| RECORDED INFORMATION |
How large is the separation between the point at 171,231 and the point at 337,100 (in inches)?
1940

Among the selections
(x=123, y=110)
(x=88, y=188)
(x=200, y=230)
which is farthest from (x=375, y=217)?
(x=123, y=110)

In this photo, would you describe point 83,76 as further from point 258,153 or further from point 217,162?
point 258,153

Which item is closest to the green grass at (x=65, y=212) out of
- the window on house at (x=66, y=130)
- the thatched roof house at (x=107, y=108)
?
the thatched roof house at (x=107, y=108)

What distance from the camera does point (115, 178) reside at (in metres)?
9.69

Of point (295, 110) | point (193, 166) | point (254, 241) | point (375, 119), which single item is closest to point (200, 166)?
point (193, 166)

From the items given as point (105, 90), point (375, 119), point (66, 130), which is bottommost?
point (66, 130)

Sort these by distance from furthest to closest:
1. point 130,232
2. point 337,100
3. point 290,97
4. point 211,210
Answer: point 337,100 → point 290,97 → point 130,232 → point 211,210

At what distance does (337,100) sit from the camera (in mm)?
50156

| AIM OF THE EXERCISE |
Give back all of the data above word for word, changing nothing.

| RESULT FOR THIS TASK |
How large is the separation between the point at 171,231 and the point at 337,100 (in inches)?
1940

Among the selections
(x=123, y=110)
(x=88, y=188)
(x=200, y=230)
which is farthest from (x=375, y=217)?
(x=123, y=110)

In this photo, would you describe point 83,76 as further from point 258,153 or further from point 217,162?
point 258,153

Which item is closest to the green grass at (x=65, y=212) out of
- the window on house at (x=66, y=130)
- the thatched roof house at (x=107, y=108)
?
the thatched roof house at (x=107, y=108)

What distance from the camera does point (115, 178) reside at (in metres)?
9.69

Of point (295, 110) | point (193, 166) | point (254, 241) | point (375, 119), which single item is closest to point (200, 166)?
point (193, 166)

From the items given as point (105, 90), point (375, 119), point (66, 130), which is bottommost?
point (66, 130)

Sort these by distance from furthest to closest:
1. point 130,232
2. point 337,100
3. point 290,97
4. point 211,210
Answer: point 337,100 → point 290,97 → point 130,232 → point 211,210

At what distance does (337,100) sit from the camera (in mm)?
50156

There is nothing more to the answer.